Dawson cites the example of Johnson & Johnson, whose leaders estimate that their wellness programmes have cumulatively saved the company $250 million on healthcare costs over the past decade.
Dawson’s company Fruitful Insights has also recently worked with Equipsme Health Insurance to develop a ROI model for health insurance. Researchers examined data including sickness absence rates, workforce job levels and NHS and private healthcare waiting times, to calculate a ROI for the impact of health insurance on employee productivity and business costs. Dawson says the study found that employees with access to private medical benefits reported 2.5 fewer absence days.

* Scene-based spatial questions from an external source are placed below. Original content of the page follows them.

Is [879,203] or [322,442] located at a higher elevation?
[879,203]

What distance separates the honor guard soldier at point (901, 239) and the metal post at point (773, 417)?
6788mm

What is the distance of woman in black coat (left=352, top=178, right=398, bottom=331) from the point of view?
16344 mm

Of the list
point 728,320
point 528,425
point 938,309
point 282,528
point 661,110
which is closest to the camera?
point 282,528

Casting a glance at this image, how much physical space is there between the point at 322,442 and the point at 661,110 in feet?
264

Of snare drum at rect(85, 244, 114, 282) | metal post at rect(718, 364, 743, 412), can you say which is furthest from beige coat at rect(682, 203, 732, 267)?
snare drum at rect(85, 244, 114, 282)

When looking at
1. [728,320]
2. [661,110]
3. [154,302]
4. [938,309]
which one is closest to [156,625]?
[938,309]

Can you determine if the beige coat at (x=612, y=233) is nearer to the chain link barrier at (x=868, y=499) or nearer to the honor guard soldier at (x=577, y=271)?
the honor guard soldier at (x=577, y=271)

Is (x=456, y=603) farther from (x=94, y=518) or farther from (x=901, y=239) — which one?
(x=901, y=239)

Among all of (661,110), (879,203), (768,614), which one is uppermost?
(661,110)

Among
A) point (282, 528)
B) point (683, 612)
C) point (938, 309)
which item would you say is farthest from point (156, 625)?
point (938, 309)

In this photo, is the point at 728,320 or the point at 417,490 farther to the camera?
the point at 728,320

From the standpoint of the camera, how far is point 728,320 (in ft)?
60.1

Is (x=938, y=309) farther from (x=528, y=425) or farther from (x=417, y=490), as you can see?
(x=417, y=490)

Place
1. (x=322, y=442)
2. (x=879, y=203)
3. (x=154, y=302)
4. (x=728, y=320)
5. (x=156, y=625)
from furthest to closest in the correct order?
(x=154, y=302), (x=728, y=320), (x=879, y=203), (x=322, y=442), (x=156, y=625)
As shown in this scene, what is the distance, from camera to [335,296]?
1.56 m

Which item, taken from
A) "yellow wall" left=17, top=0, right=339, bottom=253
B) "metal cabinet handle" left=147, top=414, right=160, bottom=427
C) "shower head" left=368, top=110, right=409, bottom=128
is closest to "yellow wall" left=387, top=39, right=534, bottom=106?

Financial metrics which quantify the impact of impaired wellbeing on business performance are crucial reading for senior leaders, Dawson adds, with absenteeism, healthcare claims, attrition, productivity and employee engagement all important rates for HR to track.
“HR can collect this data through absence records, benefits utilisation, employee surveys and performance analytics,” she advises. “Presenting insights in a clear, business-focused manner – linking wellbeing investments to financial and operational outcomes – helps secure leadership buy-in.”
Jane Hulme, UK HR director at employee benefits provider Unum, agrees that proving the ROI on preventative healthcare is not always straightforward. “But, by monitoring key measurable data on absences and return-to-work rates, alongside anonymised data collated from platforms like health and wellbeing apps and employee assistance programmes, HR managers can measure impact effectively,” she says.
Unum launched a preventative healthcare service for its own employees in April 2023, and as of February this year it has facilitated over 6,700 nutritionist appointments, as well as more than 4,700 personal training sessions and nearly 4,400 meetings with lifestyle coaches.
Hulme says that “employee engagement is key to our success” and for the last two years Unum’s engagement score has held at 85 percent, ranking in the global top 10 percent. The company also took third spot in the UK’s Great Place to Work ranking for large employers this year.
“By drawing on key metrics, HR teams can secure leadership buy-in by demonstrating the business case,” Hulme concludes. “A healthier workforce is more productive, more present and more engaged. In a competitive talent market, employers who prioritise prevention send a powerful message: employee health is not just a benefit, it is a business priority.”